# Goal of the exercise
Write out the records word for word, starting at the first record and ending at the line containing "(새상품) ps5 유니콘 오버로드 - 특전dlc포함", with both of those lines included. Leave the pictures out of your answer.

-- Data for analysis follows --

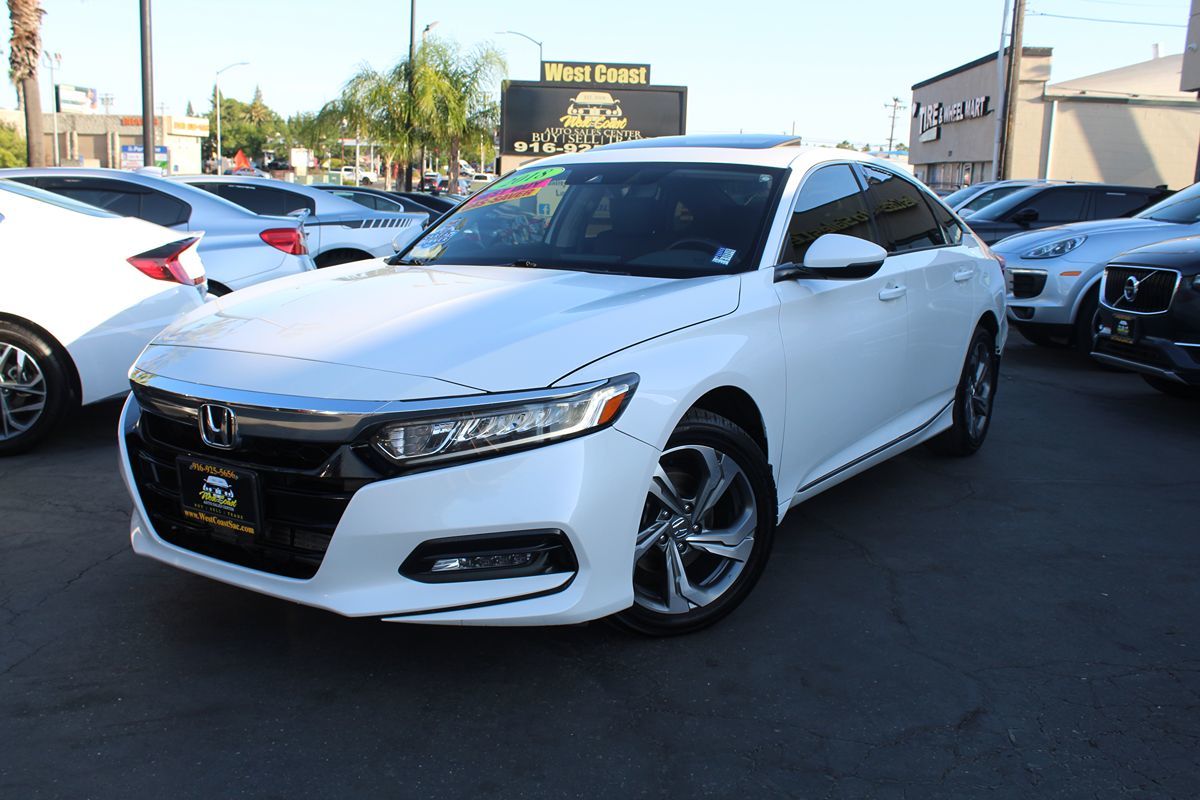 2018 Honda Accord EX-L 1.5T photo 37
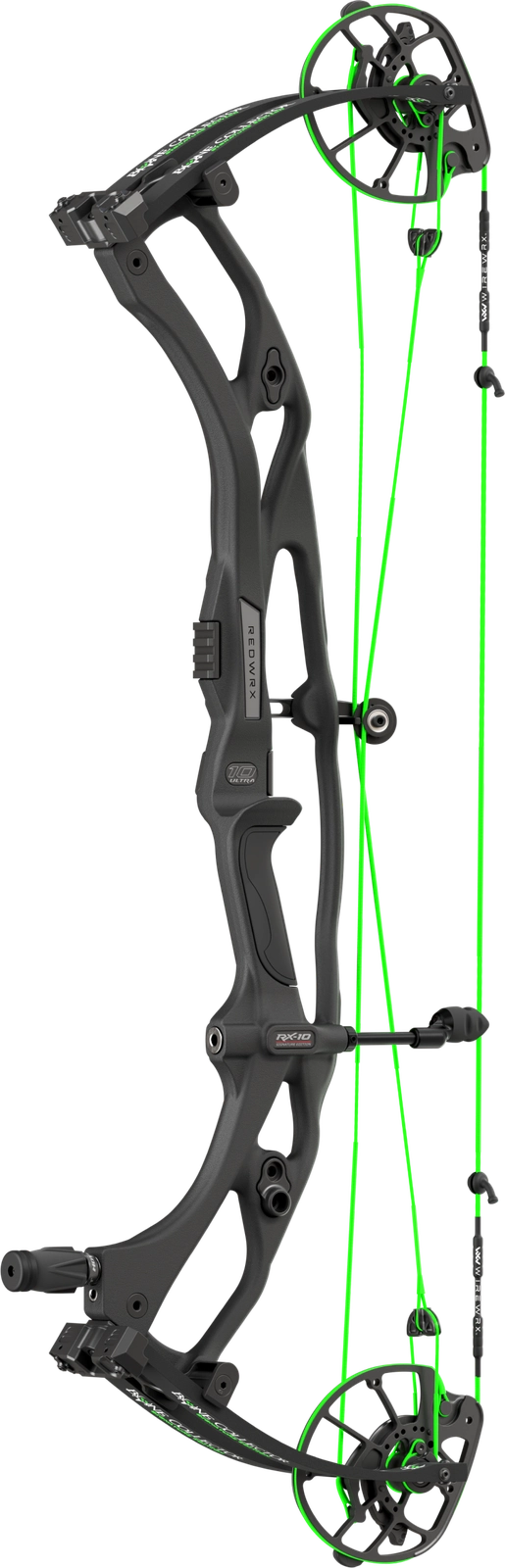 Hoyt Carbon RX-10 Ultra Hunting Compound Bow - Bone Collector Blackout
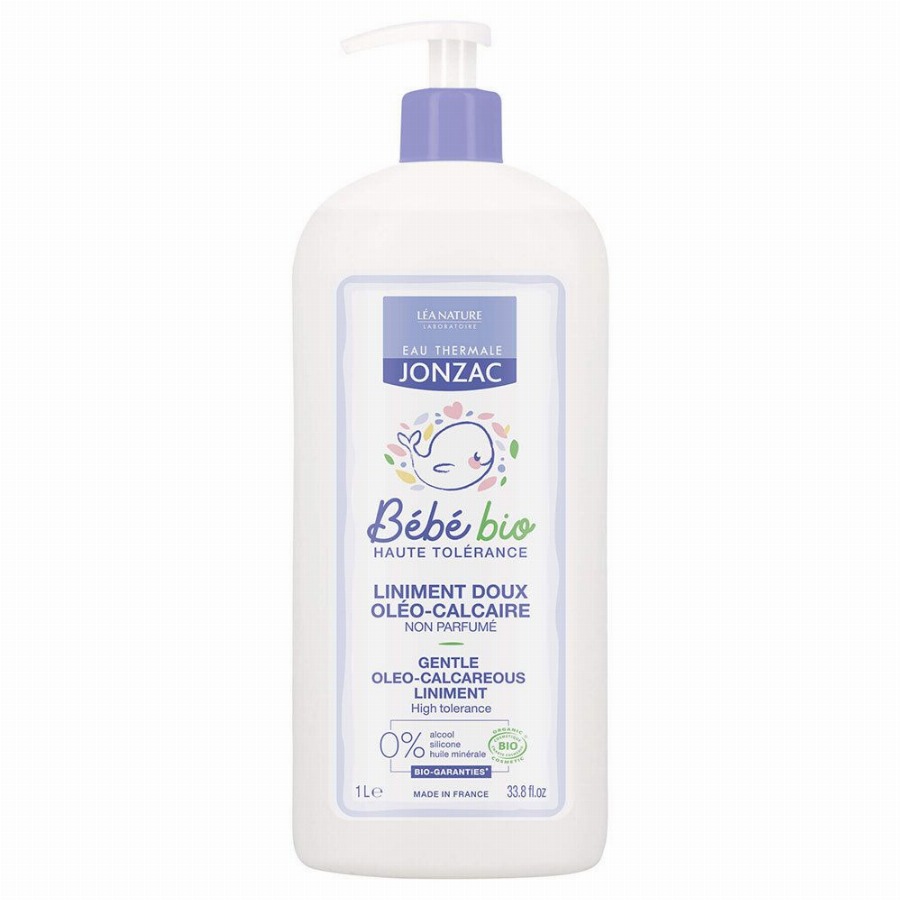 Jonzac Bébé Bio Zalf Oléo-Calcaire Doux Nettoyant Luik 1000 Balsem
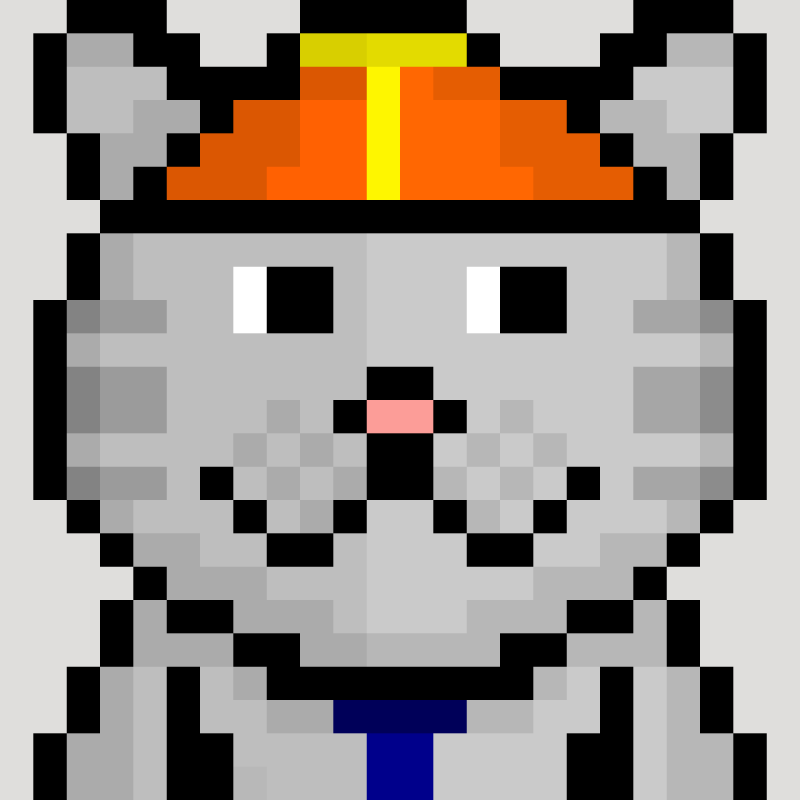 Morixels Cats #56 static token preview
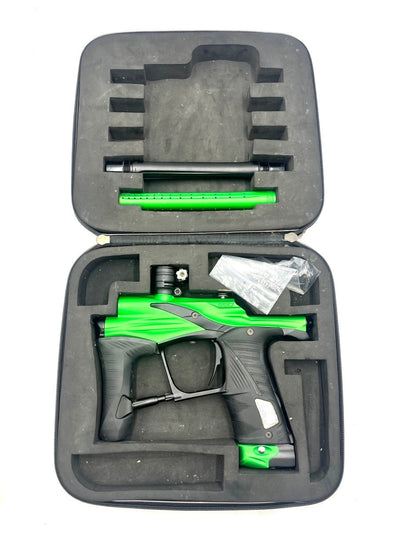 PLANET ECLIPSE LV1 GREEN/BLACK USED - P8Ball - Buy, Sell, Trade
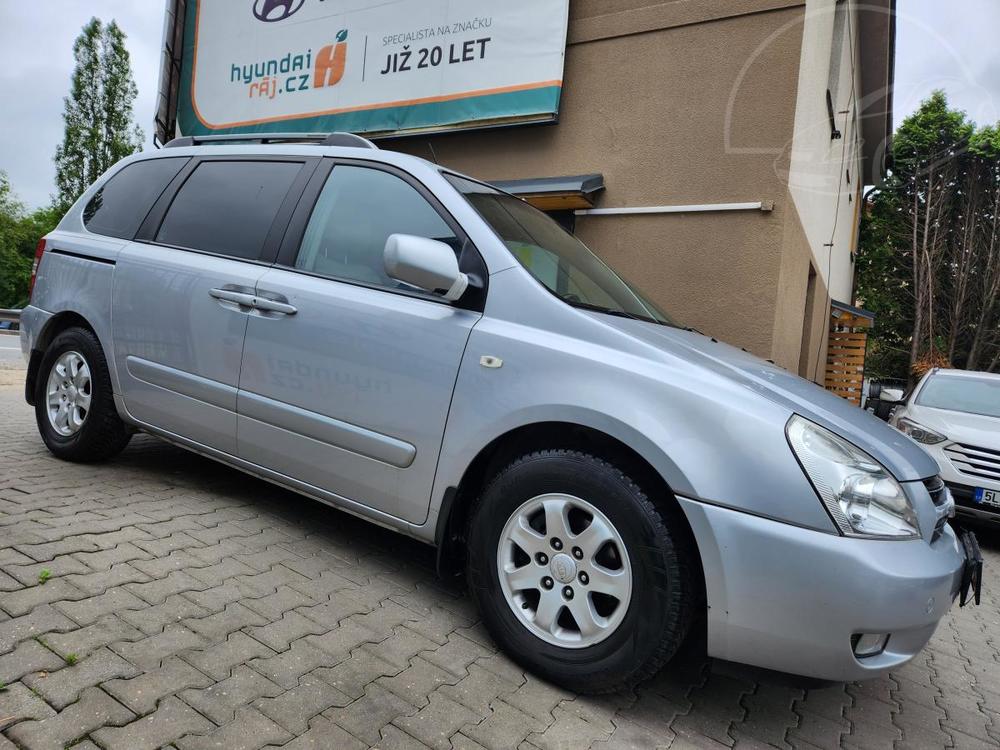 Kia Carnival 2.9-CAMPER-PO ROZVODECH-TAN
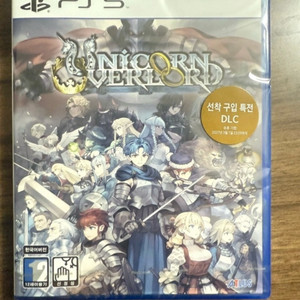 (새상품) ps5 유니콘 오버로드 - 특전dlc포함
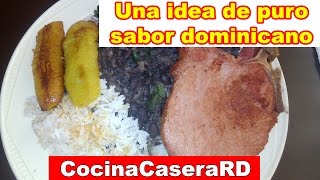 Una idea de puro sabor dominicano [upl. by Spiegel]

-- Data for analysis concluded --

# Response to this task
 2018 Honda Accord EX-L 1.5T photo 37
 Hoyt Carbon RX-10 Ultra Hunting Compound Bow - Bone Collector Blackout
 Jonzac Bébé Bio Zalf Oléo-Calcaire Doux Nettoyant Luik 1000 Balsem
 Morixels Cats #56 static token preview
 PLANET ECLIPSE LV1 GREEN/BLACK USED - P8Ball - Buy, Sell, Trade
 Kia Carnival 2.9-CAMPER-PO ROZVODECH-TAN
 (새상품) ps5 유니콘 오버로드 - 특전dlc포함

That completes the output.